Authors: Tallam, LS  Jandhyala, BS 
Citation: Tallam LS and Jandhyala BS, Clin Exp Hypertens 2001 Nov;23(8):623-31.
RGD ID: 1299144
Pubmed: PMID:11728007   (View Abstract at PubMed)

Salt-sensitive individuals are susceptible to develop hypertension when exposed to high salt-diet. Such a phenomenon is considered to be due to a genetic impairment in the renal excretion of sodium. In the present studies extent of endogenous angiotensin-II (Ang-II) mediated antinatriuresis was comparatively evaluated in Dahl salt-sensitive (SS) and salt-resistant (SR) rats, using a selective AT1 receptor antagonist, candesartan. In addition, differences in plasma renin activity and characteristics of Ang-II receptors in the renal cortical tubular membranes were also examined. Under INACTIN anesthesia AT1 receptor blockade resulted in significant increases in renal sodium excretion, which was several-fold greater in SS rats than that observed in SR rats.
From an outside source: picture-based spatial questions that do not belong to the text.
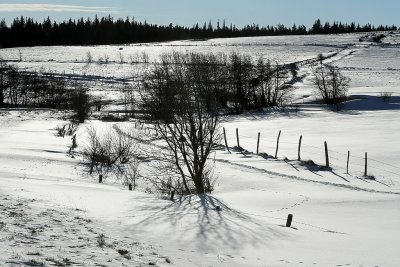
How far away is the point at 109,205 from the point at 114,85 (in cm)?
7179

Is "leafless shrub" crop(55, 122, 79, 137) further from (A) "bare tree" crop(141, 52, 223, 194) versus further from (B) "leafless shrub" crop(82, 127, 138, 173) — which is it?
(A) "bare tree" crop(141, 52, 223, 194)

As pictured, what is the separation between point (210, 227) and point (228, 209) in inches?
125

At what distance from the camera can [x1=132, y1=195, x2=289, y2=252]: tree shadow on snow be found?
12.4 metres

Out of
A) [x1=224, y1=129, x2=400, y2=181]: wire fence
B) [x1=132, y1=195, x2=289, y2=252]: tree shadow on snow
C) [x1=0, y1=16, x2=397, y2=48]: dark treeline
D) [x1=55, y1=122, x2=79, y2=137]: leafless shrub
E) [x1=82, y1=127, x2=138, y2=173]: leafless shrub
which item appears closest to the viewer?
[x1=132, y1=195, x2=289, y2=252]: tree shadow on snow

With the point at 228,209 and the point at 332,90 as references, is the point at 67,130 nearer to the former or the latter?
the point at 228,209

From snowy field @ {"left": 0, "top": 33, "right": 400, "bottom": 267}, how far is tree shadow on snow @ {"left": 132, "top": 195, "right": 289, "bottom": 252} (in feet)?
0.11

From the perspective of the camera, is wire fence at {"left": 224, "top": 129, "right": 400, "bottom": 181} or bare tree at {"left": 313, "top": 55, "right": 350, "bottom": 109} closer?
wire fence at {"left": 224, "top": 129, "right": 400, "bottom": 181}

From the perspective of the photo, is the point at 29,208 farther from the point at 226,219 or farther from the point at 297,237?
the point at 297,237

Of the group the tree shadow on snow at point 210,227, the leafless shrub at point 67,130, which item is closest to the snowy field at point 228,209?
the tree shadow on snow at point 210,227

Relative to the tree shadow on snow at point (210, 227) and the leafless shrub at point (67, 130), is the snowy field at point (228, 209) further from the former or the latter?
the leafless shrub at point (67, 130)

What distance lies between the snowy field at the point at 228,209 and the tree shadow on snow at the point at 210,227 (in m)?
0.03

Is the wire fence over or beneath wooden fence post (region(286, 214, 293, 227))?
beneath

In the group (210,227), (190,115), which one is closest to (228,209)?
(210,227)

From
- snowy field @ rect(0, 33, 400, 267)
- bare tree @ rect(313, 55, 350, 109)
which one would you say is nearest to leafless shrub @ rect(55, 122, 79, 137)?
snowy field @ rect(0, 33, 400, 267)
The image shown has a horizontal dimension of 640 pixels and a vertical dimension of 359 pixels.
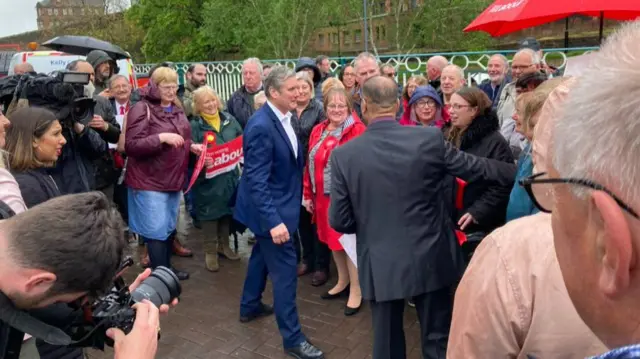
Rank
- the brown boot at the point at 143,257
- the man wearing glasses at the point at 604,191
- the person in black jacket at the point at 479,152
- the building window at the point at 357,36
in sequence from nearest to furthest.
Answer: the man wearing glasses at the point at 604,191, the person in black jacket at the point at 479,152, the brown boot at the point at 143,257, the building window at the point at 357,36

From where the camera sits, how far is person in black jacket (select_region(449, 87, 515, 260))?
322 cm

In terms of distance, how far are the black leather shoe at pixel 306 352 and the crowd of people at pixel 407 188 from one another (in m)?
0.02

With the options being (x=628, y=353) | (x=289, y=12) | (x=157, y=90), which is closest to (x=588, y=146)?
(x=628, y=353)

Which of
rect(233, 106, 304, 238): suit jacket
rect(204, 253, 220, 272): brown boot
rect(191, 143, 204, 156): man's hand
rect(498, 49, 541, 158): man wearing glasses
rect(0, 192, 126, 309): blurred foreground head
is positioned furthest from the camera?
rect(204, 253, 220, 272): brown boot

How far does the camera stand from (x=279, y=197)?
368 cm

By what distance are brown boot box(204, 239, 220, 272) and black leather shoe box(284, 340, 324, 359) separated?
6.46ft

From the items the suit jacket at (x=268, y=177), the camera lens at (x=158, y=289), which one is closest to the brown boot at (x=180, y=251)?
the suit jacket at (x=268, y=177)

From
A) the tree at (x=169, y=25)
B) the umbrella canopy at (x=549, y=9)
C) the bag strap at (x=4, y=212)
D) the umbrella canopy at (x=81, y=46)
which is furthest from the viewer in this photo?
the tree at (x=169, y=25)

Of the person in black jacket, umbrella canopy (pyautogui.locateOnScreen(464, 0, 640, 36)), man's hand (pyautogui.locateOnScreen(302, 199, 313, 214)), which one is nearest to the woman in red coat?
man's hand (pyautogui.locateOnScreen(302, 199, 313, 214))

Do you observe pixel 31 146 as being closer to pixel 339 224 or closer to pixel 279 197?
pixel 279 197

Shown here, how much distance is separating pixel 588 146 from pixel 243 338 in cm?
362

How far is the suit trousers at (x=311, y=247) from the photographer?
5.04m

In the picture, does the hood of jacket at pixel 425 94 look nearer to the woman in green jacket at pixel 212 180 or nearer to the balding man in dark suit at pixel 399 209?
the balding man in dark suit at pixel 399 209

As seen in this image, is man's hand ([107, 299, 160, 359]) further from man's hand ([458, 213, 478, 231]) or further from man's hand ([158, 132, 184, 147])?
man's hand ([158, 132, 184, 147])
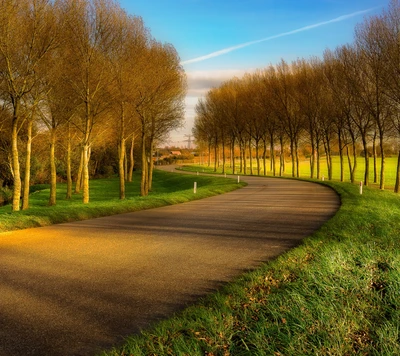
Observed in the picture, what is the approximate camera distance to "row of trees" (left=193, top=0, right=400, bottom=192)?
1032 inches

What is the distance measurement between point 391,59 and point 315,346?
89.1ft

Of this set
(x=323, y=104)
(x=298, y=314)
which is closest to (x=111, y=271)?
(x=298, y=314)

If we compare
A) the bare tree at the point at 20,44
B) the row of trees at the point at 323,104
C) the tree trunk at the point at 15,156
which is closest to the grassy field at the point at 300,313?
the tree trunk at the point at 15,156

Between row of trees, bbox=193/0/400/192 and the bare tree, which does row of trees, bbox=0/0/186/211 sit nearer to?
the bare tree

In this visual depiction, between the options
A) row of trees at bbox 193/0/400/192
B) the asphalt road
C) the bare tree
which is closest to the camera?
the asphalt road

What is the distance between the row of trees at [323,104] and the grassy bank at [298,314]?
2437 cm

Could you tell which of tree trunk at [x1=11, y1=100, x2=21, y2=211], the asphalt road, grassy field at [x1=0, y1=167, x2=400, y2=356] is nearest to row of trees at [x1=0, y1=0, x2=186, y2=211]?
tree trunk at [x1=11, y1=100, x2=21, y2=211]

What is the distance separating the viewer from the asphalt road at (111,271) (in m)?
3.82

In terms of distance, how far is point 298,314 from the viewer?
3.87 metres

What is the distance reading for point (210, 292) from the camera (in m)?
4.90

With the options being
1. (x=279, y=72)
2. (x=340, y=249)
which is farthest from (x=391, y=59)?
(x=340, y=249)

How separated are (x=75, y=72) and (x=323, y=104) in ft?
90.4

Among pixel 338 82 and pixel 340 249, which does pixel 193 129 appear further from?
pixel 340 249

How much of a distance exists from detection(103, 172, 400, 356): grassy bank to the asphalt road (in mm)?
476
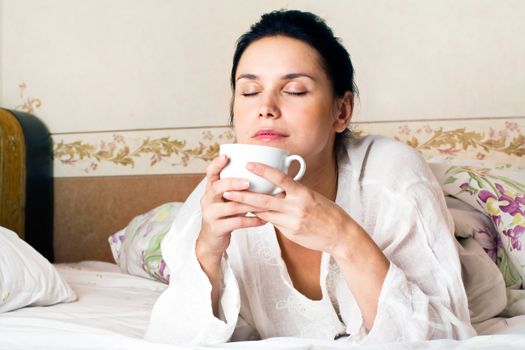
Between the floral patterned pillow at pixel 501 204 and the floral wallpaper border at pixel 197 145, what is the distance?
491mm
These observations suggest that antinatriuretic function of endogenous angiotensin-II is exaggerated in SS rats. This functional overexpression appears to be related to an increase in the affinity of Ang-II receptors in renal cortical tubular membranes but not to receptor density or plasma renin activity. It is proposed that salt-dependent hypertension in Dahl salt-sensitive rats may be due to enhanced Ang-II mediated sodium retention.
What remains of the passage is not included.